Digitalisation and passenger experience
“My idea of digitalisation is trying to see what our end goal is,” Richard explained when discussing the broad idea of rail digitalisation. “So, things like travel management are an important aspect of rail digitalisation. It’s a really exciting issue, because this has been a problem for decades – practically since railways started. The train gets delayed, so how do I move things around my network in order to minimise the impact? That’s where digitalisation can be enabled, because humans can only do so much, but let’s say a digital system can look at what’s happened and can find similarities. For example, say there was an incident two years ago, and we can look at patterns and say ‘this thing worked to rectify that problem’. We need computers for that – I can barely remember what happened two days ago!”
Travel management is an important aspect of rail digitalisation.”?

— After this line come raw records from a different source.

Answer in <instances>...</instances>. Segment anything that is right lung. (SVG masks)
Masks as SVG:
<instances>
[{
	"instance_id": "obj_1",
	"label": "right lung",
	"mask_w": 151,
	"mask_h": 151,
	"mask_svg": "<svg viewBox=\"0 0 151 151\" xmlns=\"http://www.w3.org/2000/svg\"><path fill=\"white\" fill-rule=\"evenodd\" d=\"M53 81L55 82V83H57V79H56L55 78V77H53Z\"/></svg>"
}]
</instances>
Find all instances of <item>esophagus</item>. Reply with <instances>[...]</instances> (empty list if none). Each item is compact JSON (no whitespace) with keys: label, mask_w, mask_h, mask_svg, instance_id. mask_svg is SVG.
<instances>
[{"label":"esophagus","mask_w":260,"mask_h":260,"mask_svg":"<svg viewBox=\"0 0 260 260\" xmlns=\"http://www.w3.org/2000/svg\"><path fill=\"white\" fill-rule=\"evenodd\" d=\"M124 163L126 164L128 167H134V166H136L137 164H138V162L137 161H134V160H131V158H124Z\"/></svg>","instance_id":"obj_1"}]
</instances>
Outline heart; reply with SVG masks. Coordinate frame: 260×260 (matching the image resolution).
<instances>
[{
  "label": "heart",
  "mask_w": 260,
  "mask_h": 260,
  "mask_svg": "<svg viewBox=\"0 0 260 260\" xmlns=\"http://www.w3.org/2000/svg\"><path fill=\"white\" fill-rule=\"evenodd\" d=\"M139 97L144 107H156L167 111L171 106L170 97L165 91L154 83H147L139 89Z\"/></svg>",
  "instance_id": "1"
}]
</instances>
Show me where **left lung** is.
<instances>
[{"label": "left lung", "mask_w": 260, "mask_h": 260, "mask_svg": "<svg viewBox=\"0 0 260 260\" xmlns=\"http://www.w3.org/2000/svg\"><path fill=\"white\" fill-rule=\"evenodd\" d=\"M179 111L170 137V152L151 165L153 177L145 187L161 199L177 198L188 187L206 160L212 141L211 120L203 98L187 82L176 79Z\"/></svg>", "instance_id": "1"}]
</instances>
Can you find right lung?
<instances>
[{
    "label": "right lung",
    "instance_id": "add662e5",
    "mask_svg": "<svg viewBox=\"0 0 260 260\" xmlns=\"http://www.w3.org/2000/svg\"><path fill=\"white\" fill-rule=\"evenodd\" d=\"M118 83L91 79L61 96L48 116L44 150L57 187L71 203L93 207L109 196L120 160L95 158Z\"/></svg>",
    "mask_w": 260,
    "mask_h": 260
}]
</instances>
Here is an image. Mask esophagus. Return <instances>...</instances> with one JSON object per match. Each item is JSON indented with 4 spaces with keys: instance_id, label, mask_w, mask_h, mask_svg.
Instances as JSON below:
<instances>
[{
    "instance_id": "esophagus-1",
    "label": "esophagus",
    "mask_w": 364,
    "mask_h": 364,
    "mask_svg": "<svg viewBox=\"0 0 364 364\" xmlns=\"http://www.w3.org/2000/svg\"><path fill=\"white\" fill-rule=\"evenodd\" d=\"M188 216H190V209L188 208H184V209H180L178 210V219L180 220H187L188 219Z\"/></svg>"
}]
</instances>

“Obviously capacity is also a huge aspect in our sector. So, one of the things for train operators is: ‘How can I run a stable service to, for example, events like a football game or a concert, etc. How do I make sure I have enough trains?’ A really exciting thing I’ve been seeing is some people have started providing hypothetical solutions for these situations, and it’s just waiting for someone to say, ‘you know what, let’s deploy it as a test. Let’s see what happens if I change that train from four coaches to 12, so I can move more passengers for that event and I save my service’. There are lots more opportunities for us.”
Keeping rail relevant
Digitalisation is changing the world as a whole, and the rail sector has had to make sure it is ahead of the curb to stay relevant. Transport is having a digital revolution of its own, with sustainability agendas impacting urban travel, and multimodality playing an integral part in the creation of smart cities. The railway, meanwhile, has been around for hundreds of years. How can it keep up with the digital transport revolution and remain sustainable when other forms of transportation are more convenient?”

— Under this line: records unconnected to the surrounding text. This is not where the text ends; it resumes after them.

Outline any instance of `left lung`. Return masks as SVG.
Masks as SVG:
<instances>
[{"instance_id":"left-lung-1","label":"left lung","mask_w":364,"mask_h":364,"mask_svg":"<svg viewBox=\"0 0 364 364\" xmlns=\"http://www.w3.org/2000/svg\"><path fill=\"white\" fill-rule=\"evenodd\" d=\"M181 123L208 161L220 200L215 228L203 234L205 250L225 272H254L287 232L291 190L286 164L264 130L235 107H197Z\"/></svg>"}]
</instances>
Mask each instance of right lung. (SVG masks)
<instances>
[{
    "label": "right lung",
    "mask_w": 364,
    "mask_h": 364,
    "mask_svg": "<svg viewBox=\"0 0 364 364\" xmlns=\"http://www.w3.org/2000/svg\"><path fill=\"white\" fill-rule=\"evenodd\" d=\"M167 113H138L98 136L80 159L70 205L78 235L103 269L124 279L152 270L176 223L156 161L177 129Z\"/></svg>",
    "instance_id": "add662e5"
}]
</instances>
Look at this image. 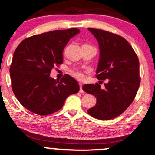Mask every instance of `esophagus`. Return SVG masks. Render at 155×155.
I'll use <instances>...</instances> for the list:
<instances>
[{"label":"esophagus","instance_id":"34e87169","mask_svg":"<svg viewBox=\"0 0 155 155\" xmlns=\"http://www.w3.org/2000/svg\"><path fill=\"white\" fill-rule=\"evenodd\" d=\"M79 87H80L79 92H84V90H83V89H82V84H81V83H79Z\"/></svg>","mask_w":155,"mask_h":155}]
</instances>
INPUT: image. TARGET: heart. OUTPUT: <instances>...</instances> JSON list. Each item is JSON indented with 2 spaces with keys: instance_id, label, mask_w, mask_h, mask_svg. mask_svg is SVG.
<instances>
[{
  "instance_id": "heart-1",
  "label": "heart",
  "mask_w": 155,
  "mask_h": 155,
  "mask_svg": "<svg viewBox=\"0 0 155 155\" xmlns=\"http://www.w3.org/2000/svg\"><path fill=\"white\" fill-rule=\"evenodd\" d=\"M71 74H72V75L74 76V77L76 78V79H83V77H84V75H83L82 73L78 70L72 71Z\"/></svg>"
}]
</instances>
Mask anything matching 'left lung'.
<instances>
[{
    "label": "left lung",
    "instance_id": "8db88e82",
    "mask_svg": "<svg viewBox=\"0 0 155 155\" xmlns=\"http://www.w3.org/2000/svg\"><path fill=\"white\" fill-rule=\"evenodd\" d=\"M88 31L95 36L100 49L96 77L108 79V83L104 89L98 84L84 85V91L97 100L87 113L108 120L120 115L134 100L140 84L139 61L130 44L120 35L94 28Z\"/></svg>",
    "mask_w": 155,
    "mask_h": 155
}]
</instances>
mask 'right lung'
Returning <instances> with one entry per match:
<instances>
[{
    "label": "right lung",
    "mask_w": 155,
    "mask_h": 155,
    "mask_svg": "<svg viewBox=\"0 0 155 155\" xmlns=\"http://www.w3.org/2000/svg\"><path fill=\"white\" fill-rule=\"evenodd\" d=\"M77 28L53 31L23 40L15 49L10 66L14 93L27 109L47 115L63 107L65 99L77 93L79 84L65 74L60 81L50 77L51 69L63 62V52Z\"/></svg>",
    "instance_id": "right-lung-1"
}]
</instances>
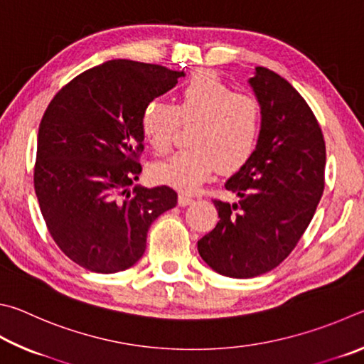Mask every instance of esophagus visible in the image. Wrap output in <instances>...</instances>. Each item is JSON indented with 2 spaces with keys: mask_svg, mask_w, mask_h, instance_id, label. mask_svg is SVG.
<instances>
[{
  "mask_svg": "<svg viewBox=\"0 0 364 364\" xmlns=\"http://www.w3.org/2000/svg\"><path fill=\"white\" fill-rule=\"evenodd\" d=\"M195 200L192 198V196L190 195H187V193H178V206H188V205H192Z\"/></svg>",
  "mask_w": 364,
  "mask_h": 364,
  "instance_id": "esophagus-1",
  "label": "esophagus"
}]
</instances>
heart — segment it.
Wrapping results in <instances>:
<instances>
[{"mask_svg": "<svg viewBox=\"0 0 364 364\" xmlns=\"http://www.w3.org/2000/svg\"><path fill=\"white\" fill-rule=\"evenodd\" d=\"M178 121L193 123L188 149L176 151L153 168V177L182 192H193L215 168L235 171L256 150L262 110L259 102L222 81L214 72L200 70L181 86L176 104L151 99L140 112L139 126L145 142L156 153L169 150Z\"/></svg>", "mask_w": 364, "mask_h": 364, "instance_id": "1", "label": "heart"}]
</instances>
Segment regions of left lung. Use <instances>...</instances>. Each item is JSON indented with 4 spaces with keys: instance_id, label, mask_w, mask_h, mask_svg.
I'll return each mask as SVG.
<instances>
[{
    "instance_id": "obj_1",
    "label": "left lung",
    "mask_w": 364,
    "mask_h": 364,
    "mask_svg": "<svg viewBox=\"0 0 364 364\" xmlns=\"http://www.w3.org/2000/svg\"><path fill=\"white\" fill-rule=\"evenodd\" d=\"M247 82L262 110L259 142L225 182L238 201L214 200L220 219L198 241L201 259L230 278L259 277L289 256L321 200L326 166L321 127L302 95L264 67Z\"/></svg>"
}]
</instances>
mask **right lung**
Segmentation results:
<instances>
[{"mask_svg":"<svg viewBox=\"0 0 364 364\" xmlns=\"http://www.w3.org/2000/svg\"><path fill=\"white\" fill-rule=\"evenodd\" d=\"M183 72L126 59L86 70L50 100L38 129L35 193L50 237L67 257L97 273L144 256L151 222L177 205L168 186L139 181L146 102Z\"/></svg>","mask_w":364,"mask_h":364,"instance_id":"1","label":"right lung"}]
</instances>
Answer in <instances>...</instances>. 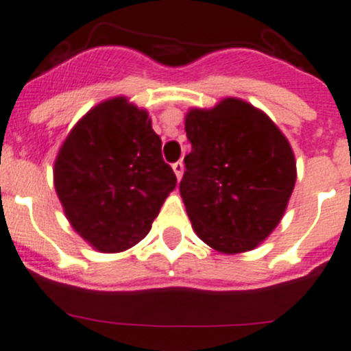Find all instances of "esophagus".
Returning <instances> with one entry per match:
<instances>
[{
    "instance_id": "34e87169",
    "label": "esophagus",
    "mask_w": 351,
    "mask_h": 351,
    "mask_svg": "<svg viewBox=\"0 0 351 351\" xmlns=\"http://www.w3.org/2000/svg\"><path fill=\"white\" fill-rule=\"evenodd\" d=\"M172 169H174L177 179H180V177H182V174H184V164H182V162L179 160V162H176V164H172Z\"/></svg>"
}]
</instances>
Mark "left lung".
<instances>
[{"label":"left lung","instance_id":"1","mask_svg":"<svg viewBox=\"0 0 351 351\" xmlns=\"http://www.w3.org/2000/svg\"><path fill=\"white\" fill-rule=\"evenodd\" d=\"M191 154L179 184L196 234L227 254L245 252L280 223L295 186L289 141L265 112L239 99L186 117Z\"/></svg>","mask_w":351,"mask_h":351}]
</instances>
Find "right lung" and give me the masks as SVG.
Listing matches in <instances>:
<instances>
[{
	"label": "right lung",
	"mask_w": 351,
	"mask_h": 351,
	"mask_svg": "<svg viewBox=\"0 0 351 351\" xmlns=\"http://www.w3.org/2000/svg\"><path fill=\"white\" fill-rule=\"evenodd\" d=\"M176 182L148 114L123 97L90 110L54 165L69 223L102 252L126 251L145 239Z\"/></svg>",
	"instance_id": "1"
}]
</instances>
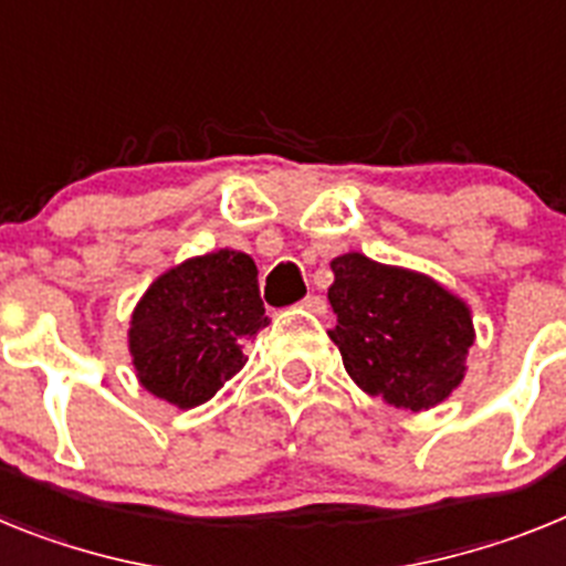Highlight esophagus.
Wrapping results in <instances>:
<instances>
[{
	"instance_id": "obj_1",
	"label": "esophagus",
	"mask_w": 566,
	"mask_h": 566,
	"mask_svg": "<svg viewBox=\"0 0 566 566\" xmlns=\"http://www.w3.org/2000/svg\"><path fill=\"white\" fill-rule=\"evenodd\" d=\"M302 307H304V311L316 313V316H322V313L327 311V302H324L322 296H316V293H311V296H304Z\"/></svg>"
}]
</instances>
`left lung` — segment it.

“In the U.S., people don’t normally take the train, they fly, and it’s on selling that difference. I think the biggest problem in the U.S. is the fact that you don’t have any single infrastructure manager. I can jump on a plane from New York to Orlando once every hour,” Thomas said. “It’s that frequent! But the railways are good for sustainability and being green. There’s a lot of bad press about airplanes and other things like that, so maybe that will push it. With a country as big as the U.S., it’s not going to be a short hook ride to go from East to West by train. But, if you add up all the time it takes to travel from, say, the middle of New York to Washington, it’s probably going to be a lot better and quicker by train. It’s about pointing that out.”

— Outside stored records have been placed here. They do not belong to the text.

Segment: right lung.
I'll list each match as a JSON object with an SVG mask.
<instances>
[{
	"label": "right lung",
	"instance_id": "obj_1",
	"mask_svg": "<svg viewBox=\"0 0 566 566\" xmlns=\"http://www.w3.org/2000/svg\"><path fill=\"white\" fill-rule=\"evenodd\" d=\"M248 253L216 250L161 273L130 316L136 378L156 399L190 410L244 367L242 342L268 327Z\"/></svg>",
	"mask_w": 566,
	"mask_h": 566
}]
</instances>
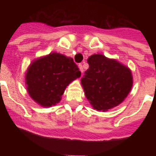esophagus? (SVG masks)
<instances>
[{
  "mask_svg": "<svg viewBox=\"0 0 156 156\" xmlns=\"http://www.w3.org/2000/svg\"><path fill=\"white\" fill-rule=\"evenodd\" d=\"M78 68H79V70H80L82 73H83V65L79 64L78 65Z\"/></svg>",
  "mask_w": 156,
  "mask_h": 156,
  "instance_id": "esophagus-1",
  "label": "esophagus"
}]
</instances>
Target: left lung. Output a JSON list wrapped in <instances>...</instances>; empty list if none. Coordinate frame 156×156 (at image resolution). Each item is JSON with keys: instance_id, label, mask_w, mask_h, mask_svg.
Listing matches in <instances>:
<instances>
[{"instance_id": "8db88e82", "label": "left lung", "mask_w": 156, "mask_h": 156, "mask_svg": "<svg viewBox=\"0 0 156 156\" xmlns=\"http://www.w3.org/2000/svg\"><path fill=\"white\" fill-rule=\"evenodd\" d=\"M88 63L81 83L93 108L107 111L121 104L133 86L130 69L102 54L90 56Z\"/></svg>"}]
</instances>
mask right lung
Listing matches in <instances>:
<instances>
[{
	"mask_svg": "<svg viewBox=\"0 0 156 156\" xmlns=\"http://www.w3.org/2000/svg\"><path fill=\"white\" fill-rule=\"evenodd\" d=\"M80 76L73 58L52 52L29 66L26 73L27 89L36 103L51 107L60 102L67 86Z\"/></svg>",
	"mask_w": 156,
	"mask_h": 156,
	"instance_id": "1",
	"label": "right lung"
}]
</instances>
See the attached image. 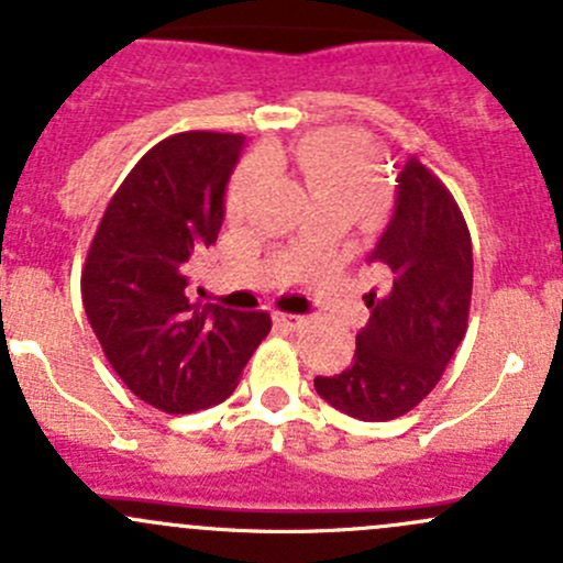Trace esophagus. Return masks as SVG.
I'll use <instances>...</instances> for the list:
<instances>
[{"instance_id":"esophagus-1","label":"esophagus","mask_w":563,"mask_h":563,"mask_svg":"<svg viewBox=\"0 0 563 563\" xmlns=\"http://www.w3.org/2000/svg\"><path fill=\"white\" fill-rule=\"evenodd\" d=\"M275 321L283 323V327H288V329H301V327H305V323H307L305 318H301V316H291V312H277Z\"/></svg>"}]
</instances>
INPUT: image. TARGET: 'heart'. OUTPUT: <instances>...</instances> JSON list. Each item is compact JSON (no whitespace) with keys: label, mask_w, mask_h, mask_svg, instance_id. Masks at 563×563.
<instances>
[{"label":"heart","mask_w":563,"mask_h":563,"mask_svg":"<svg viewBox=\"0 0 563 563\" xmlns=\"http://www.w3.org/2000/svg\"><path fill=\"white\" fill-rule=\"evenodd\" d=\"M277 158V156H272ZM291 167L307 183L318 205H351L369 212L383 199V175L377 167L372 147L358 134L345 129H327V132L307 134L288 156ZM264 156H251L242 162L232 177L227 194L229 218L245 216L258 183L266 177Z\"/></svg>","instance_id":"heart-1"}]
</instances>
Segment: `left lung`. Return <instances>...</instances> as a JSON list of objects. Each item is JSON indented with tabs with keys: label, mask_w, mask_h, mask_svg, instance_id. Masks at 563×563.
Listing matches in <instances>:
<instances>
[{
	"label": "left lung",
	"mask_w": 563,
	"mask_h": 563,
	"mask_svg": "<svg viewBox=\"0 0 563 563\" xmlns=\"http://www.w3.org/2000/svg\"><path fill=\"white\" fill-rule=\"evenodd\" d=\"M388 229L369 262L383 286L364 297L369 323L356 356L316 390L358 421H394L440 383L461 345L472 301V236L445 183L416 158L405 164Z\"/></svg>",
	"instance_id": "obj_1"
}]
</instances>
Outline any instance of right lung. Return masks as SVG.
Here are the masks:
<instances>
[{
    "label": "right lung",
    "mask_w": 563,
    "mask_h": 563,
    "mask_svg": "<svg viewBox=\"0 0 563 563\" xmlns=\"http://www.w3.org/2000/svg\"><path fill=\"white\" fill-rule=\"evenodd\" d=\"M245 134L180 132L123 177L88 245L82 307L115 375L169 416L234 394L269 334V312L188 301L199 251L218 240L223 191Z\"/></svg>",
    "instance_id": "1"
}]
</instances>
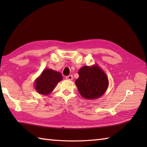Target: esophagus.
<instances>
[{
    "mask_svg": "<svg viewBox=\"0 0 147 147\" xmlns=\"http://www.w3.org/2000/svg\"><path fill=\"white\" fill-rule=\"evenodd\" d=\"M67 80H73V75H69L67 76H66L65 78Z\"/></svg>",
    "mask_w": 147,
    "mask_h": 147,
    "instance_id": "1",
    "label": "esophagus"
}]
</instances>
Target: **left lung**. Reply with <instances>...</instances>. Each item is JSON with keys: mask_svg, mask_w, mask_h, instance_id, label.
Returning a JSON list of instances; mask_svg holds the SVG:
<instances>
[{"mask_svg": "<svg viewBox=\"0 0 147 147\" xmlns=\"http://www.w3.org/2000/svg\"><path fill=\"white\" fill-rule=\"evenodd\" d=\"M75 81L80 94L86 99H95L105 93L108 87L106 73L97 65L84 66L78 71Z\"/></svg>", "mask_w": 147, "mask_h": 147, "instance_id": "left-lung-1", "label": "left lung"}]
</instances>
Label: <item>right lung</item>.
Returning <instances> with one entry per match:
<instances>
[{
  "label": "right lung",
  "instance_id": "obj_1",
  "mask_svg": "<svg viewBox=\"0 0 147 147\" xmlns=\"http://www.w3.org/2000/svg\"><path fill=\"white\" fill-rule=\"evenodd\" d=\"M63 77L59 72L53 69H45L35 81V89L39 94L47 95L54 90L56 84Z\"/></svg>",
  "mask_w": 147,
  "mask_h": 147
}]
</instances>
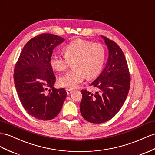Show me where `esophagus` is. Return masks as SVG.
I'll return each mask as SVG.
<instances>
[{"mask_svg": "<svg viewBox=\"0 0 155 155\" xmlns=\"http://www.w3.org/2000/svg\"><path fill=\"white\" fill-rule=\"evenodd\" d=\"M65 90H66V92H67V95H69L70 94H72V92H73V90H71V89H69V88H66Z\"/></svg>", "mask_w": 155, "mask_h": 155, "instance_id": "obj_1", "label": "esophagus"}]
</instances>
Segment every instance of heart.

“The multimodal experience is going to be important for the end-to-end passenger experience. You could go on a train journey, but then you need to get to your destination after that journey. So, we could offer car-sharing, bike-sharing, or other different modes of transport to make yourself green, but then, maybe, there are ways that you never thought of going. So, for example, I went on a train journey recently and, after that, Google told me to take the tube to my final destination. But I actually walked it as I worked out that it took the same amount of time.”
“That’s another opportunity and something I love about data. If we choose to share data with, say, Google etc, we can say that it takes a person this amount of time to walk should they choose to take a greener route, or, if they have an impairment, then it can add a few more minutes because this is what we’ve learned. We’ve got that data, we just need to try and connect it up to give passengers that better experience.”